**PETIKAN YANG DIBERIKAN:**
═══
Artikel ini membahas pergumulan iman Kristen: bisakah tetap selamat meski jatuh dalam dosa? Menjelaskan jaminan keselamatan ilahi, status anak Allah, & kuasa melawan dosa.


Pertanyaan tentang keselamatan di tengah kejatuhan dosa adalah salah satu pergumulan terdalam bagi banyak orang percaya. Bukankah kita, yang sudah mengenal Kristus, seringkali masih bergumul dan bahkan jatuh kembali ke dalam dosa yang sama? Lantas, apakah keselamatan yang telah kita terima itu bisa hilang begitu saja?

Malam ini, kita akan membahas lebih dalam pertanyaan esensial ini, melampaui sekadar keingintahuan kognitif, namun juga menyentuh inti pergumulan iman setiap individu.

Jaminan Keselamatan yang Tak Tergoyahkan

Alkitab dengan tegas menjamin keselamatan orang percaya. Dalam Yohanes 10:27-29, Tuhan Yesus menyatakan, "Domba-domba-Ku mendengarkan suara-Ku dan Aku mengenal mereka dan mereka mengikuti Aku, dan Aku memberikan hidup yang kekal kepada mereka dan mereka pasti tidak akan binasa sampai selama-lamanya dan seorang pun tidak akan merebut mereka dari tangan-Ku. Bapa-Ku, yang memberikan mereka kepada-Ku, jauh lebih besar dari pada siapapun, dan seorang pun tidak dapat merebut mereka dari tangan Bapa."

Ayat ini menggambarkan sebuah perlindungan ganda: kita digenggam erat oleh tangan Kristus dan tangan Bapa. Ini bukan perlindungan yang bisa dilemahkan atau direbut oleh kuasa jahat atau bahkan dosa itu sendiri. Jaminan keselamatan kita datang dari Allah yang mahakuasa, bukan dari kekuatan atau kesempurnaan kita.
═══
**BAGIAN DATA:**

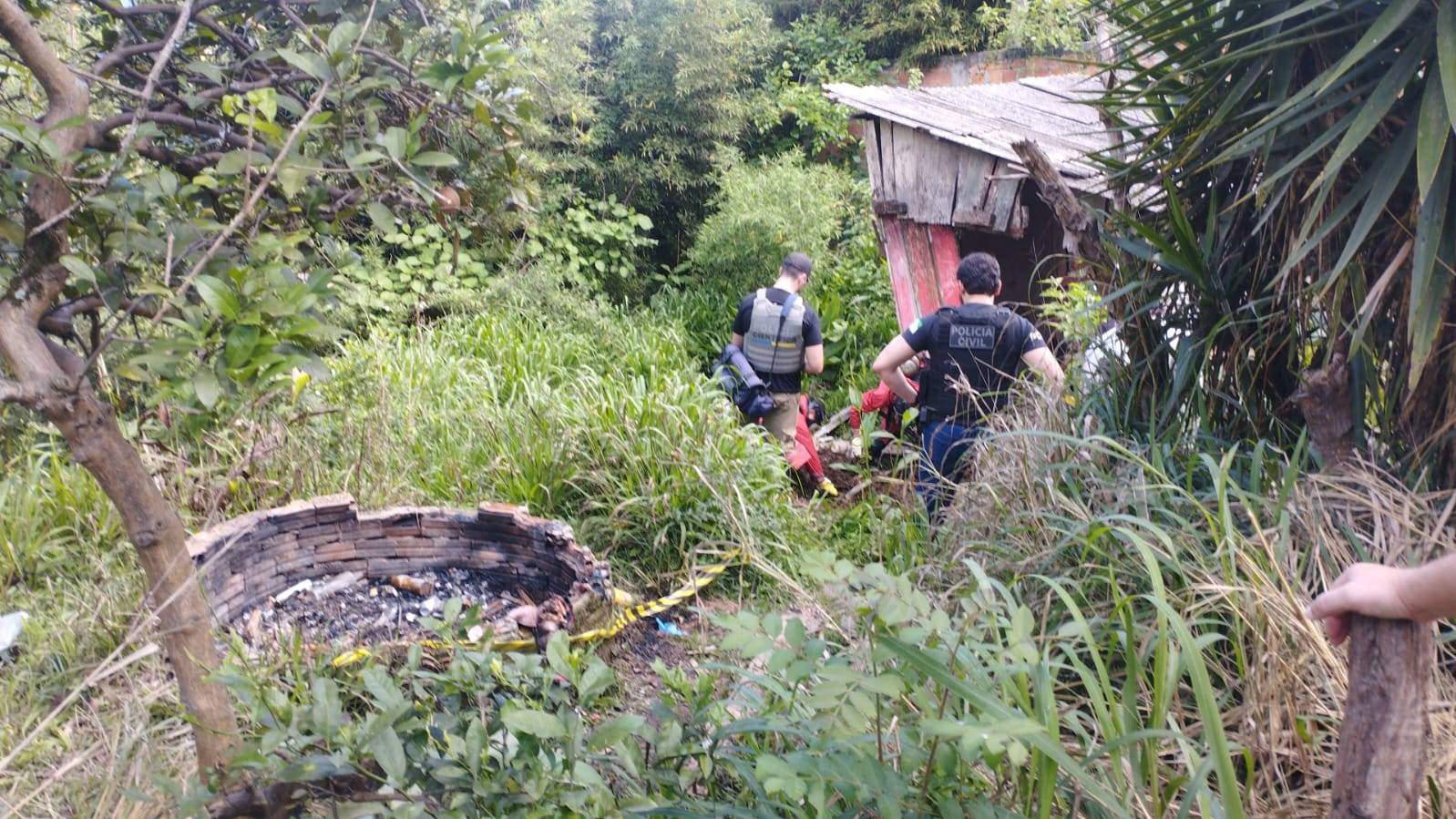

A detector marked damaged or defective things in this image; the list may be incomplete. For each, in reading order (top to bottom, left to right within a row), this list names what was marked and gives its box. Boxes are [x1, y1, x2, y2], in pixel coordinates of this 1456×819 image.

burnt wood piece [1333, 617, 1432, 819]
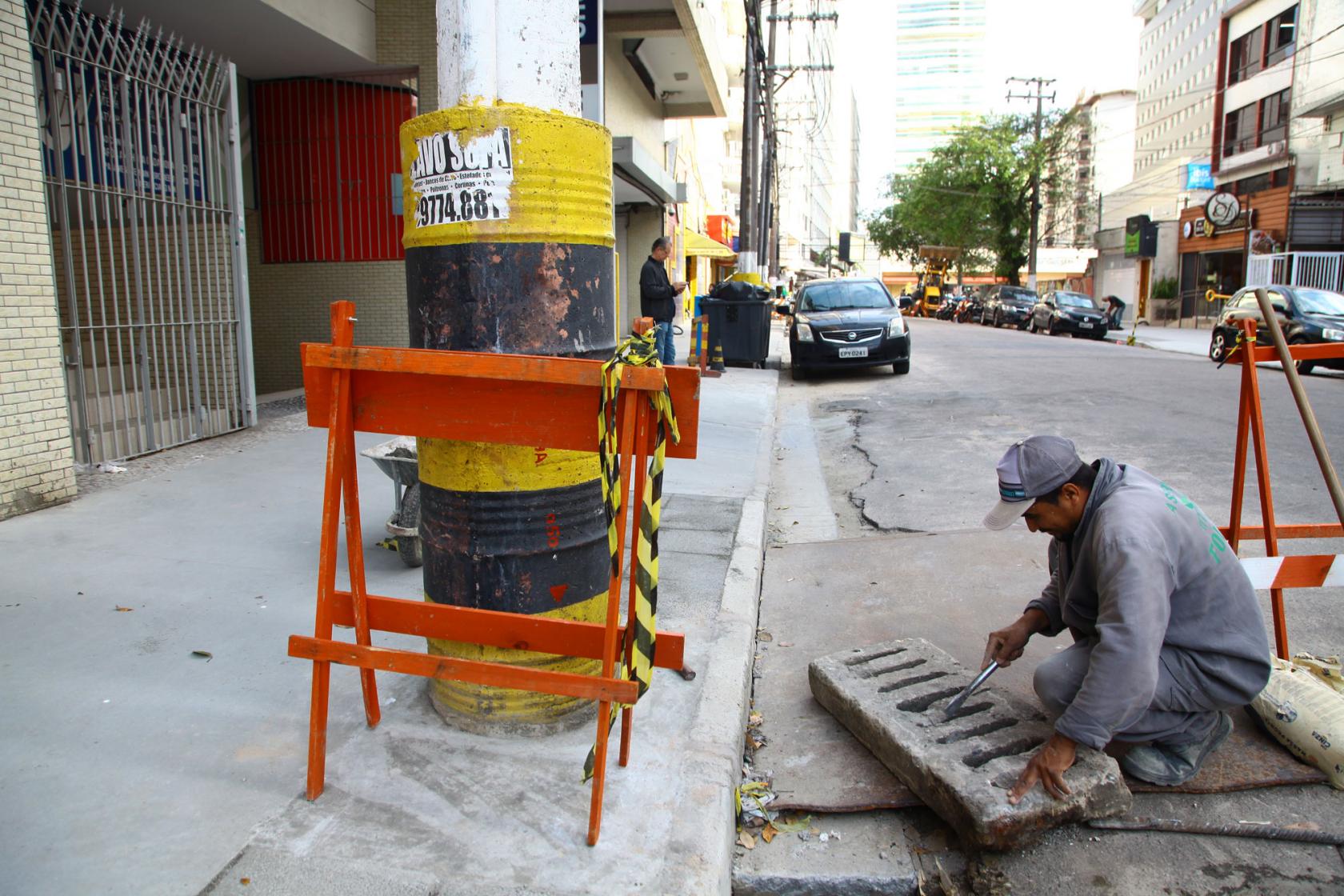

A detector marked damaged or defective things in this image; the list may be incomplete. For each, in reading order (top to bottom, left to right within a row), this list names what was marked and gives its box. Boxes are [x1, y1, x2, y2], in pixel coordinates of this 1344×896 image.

rusty black barrel band [580, 331, 677, 784]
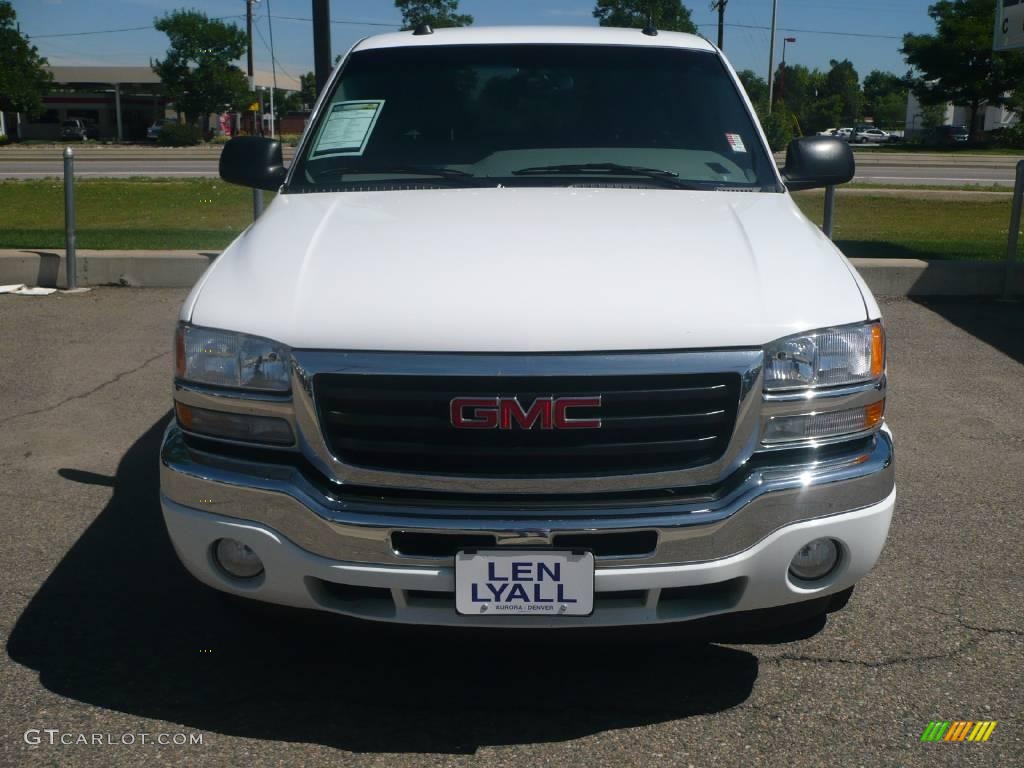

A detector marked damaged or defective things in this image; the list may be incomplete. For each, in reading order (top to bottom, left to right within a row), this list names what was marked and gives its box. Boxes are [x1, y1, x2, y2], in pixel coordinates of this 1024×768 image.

cracked pavement [0, 290, 1019, 765]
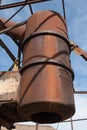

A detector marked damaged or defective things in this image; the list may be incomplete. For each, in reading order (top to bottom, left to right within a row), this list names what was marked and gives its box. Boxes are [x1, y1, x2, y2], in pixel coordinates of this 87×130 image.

rusty metal tank [17, 9, 75, 123]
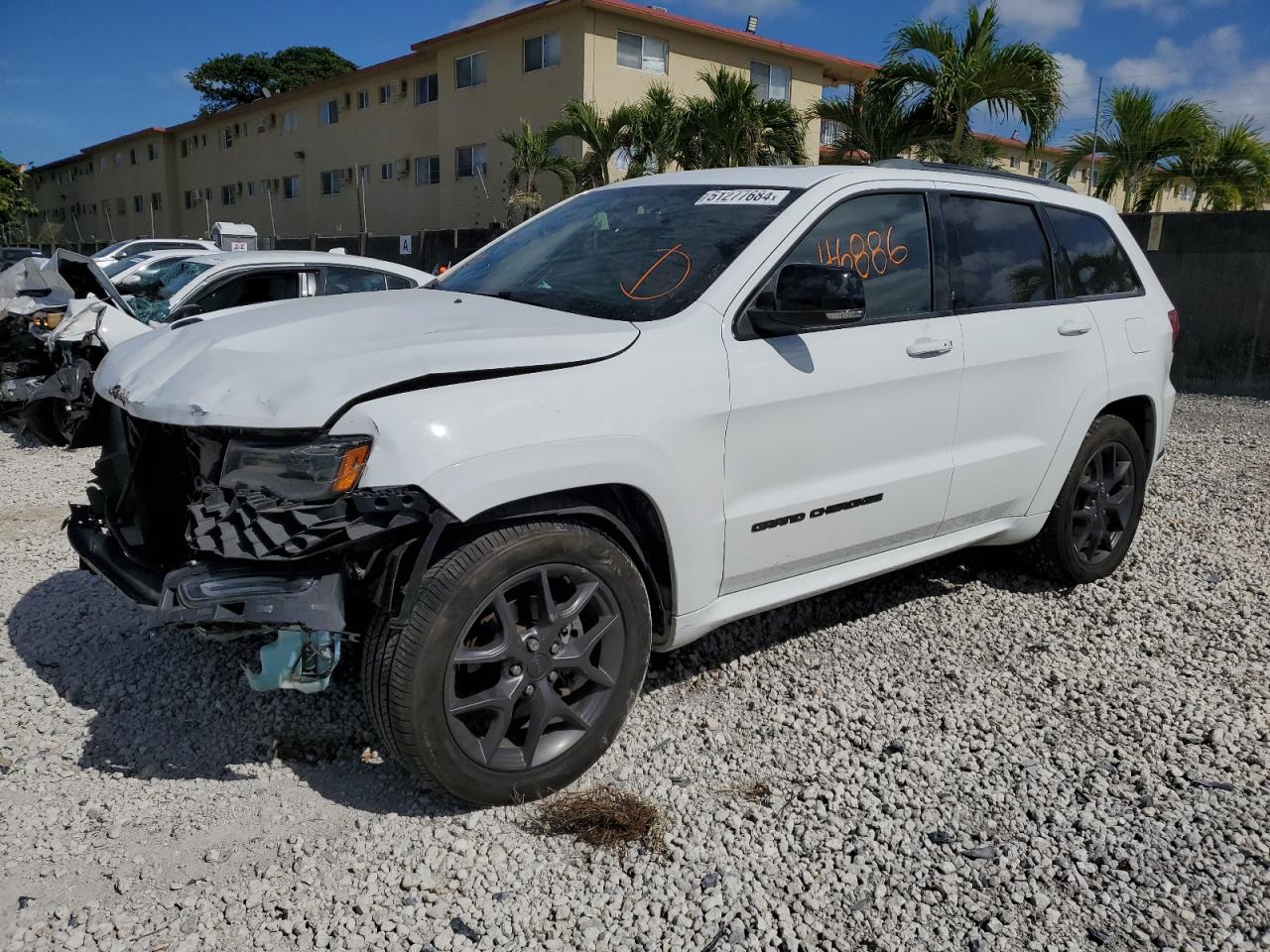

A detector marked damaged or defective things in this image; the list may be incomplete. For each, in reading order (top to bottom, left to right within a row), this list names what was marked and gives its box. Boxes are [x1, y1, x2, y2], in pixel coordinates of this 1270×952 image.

crumpled hood [93, 287, 640, 428]
crushed front end of car [66, 404, 456, 695]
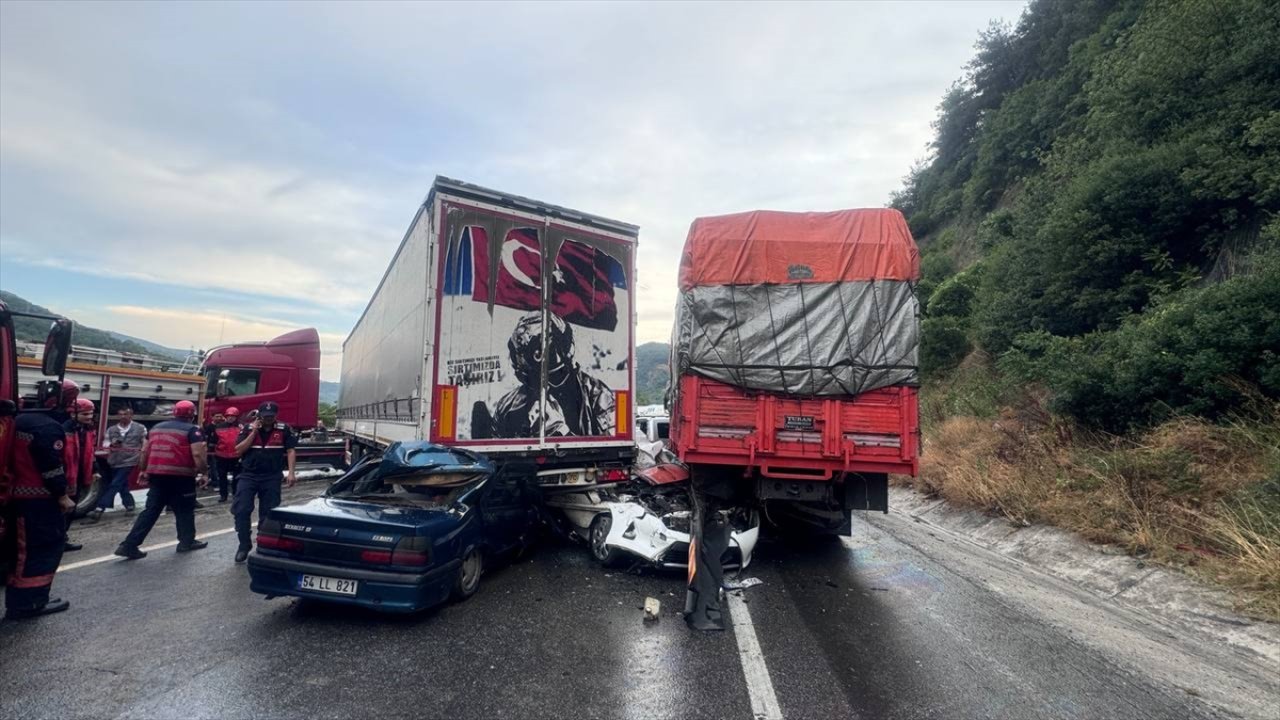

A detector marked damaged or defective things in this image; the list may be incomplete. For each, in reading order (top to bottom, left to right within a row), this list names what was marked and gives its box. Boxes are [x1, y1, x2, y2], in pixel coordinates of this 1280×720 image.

damaged blue car [247, 440, 537, 607]
white damaged car [542, 461, 757, 568]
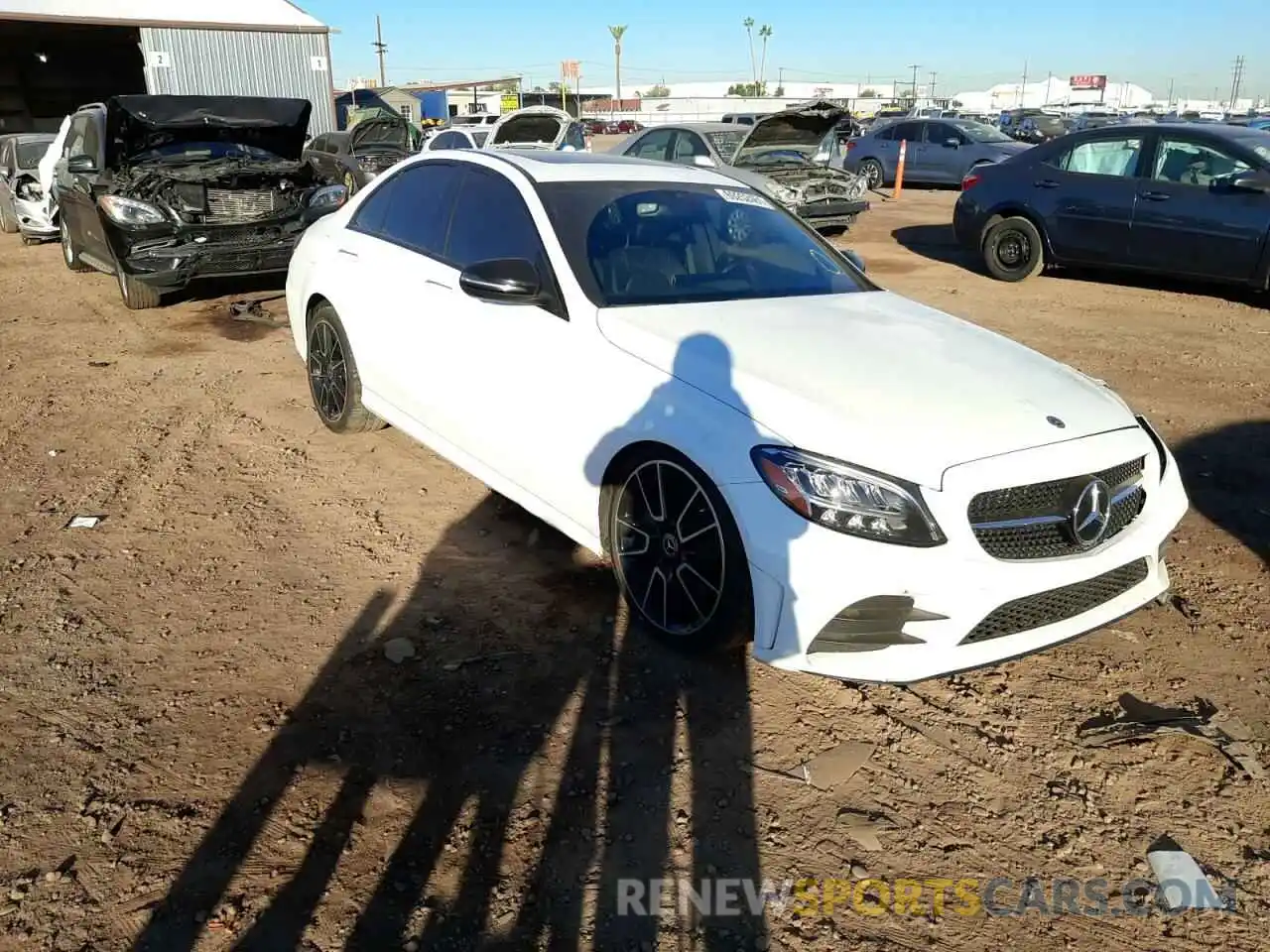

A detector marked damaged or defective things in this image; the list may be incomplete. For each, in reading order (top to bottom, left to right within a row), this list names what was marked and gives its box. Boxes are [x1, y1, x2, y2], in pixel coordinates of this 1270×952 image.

damaged black sedan [56, 94, 347, 309]
crushed front end [102, 162, 342, 293]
═══
**TUGAS YANG DIMINTA:** Lanjutkan tulisan tentang keselamatan orang percaya yang jatuh dalam dosa di atas, mulai tepat sesudah kalimat terakhirnya.

**JAWABAN LATIHAN:**
Lebih lanjut, 2 Korintus 1:21-22 menegaskan bahwa Allah telah memeteraikan kita dan memberikan Roh Kudus di dalam hati kita sebagai jaminan. Roh Kudus bekerja dari dalam, mengunci status kita sebagai milik Allah. Sekali menjadi milik Allah, kita adalah milik-Nya selama-lamanya.

Perubahan Status, Bukan Robot Anti-Dosa

Meskipun keselamatan kita dijamin, seringkali muncul pertanyaan: "Kalau begitu, apakah ini berarti kita bisa seenaknya berbuat dosa karena keselamatan tidak akan hilang?" Jawabannya adalah tidak.

Yohanes 1:12-13 menyatakan, "Tetapi semua orang yang menerimanya diberinya kuasa supaya menjadi anak-anak Allah, yaitu mereka yang percaya dalam nama-Nya; orang-orang yang diperanakkan bukan dari darah atau dari daging, bukan pula secara jasmani oleh keinginan seorang laki-laki, melainkan dari Allah."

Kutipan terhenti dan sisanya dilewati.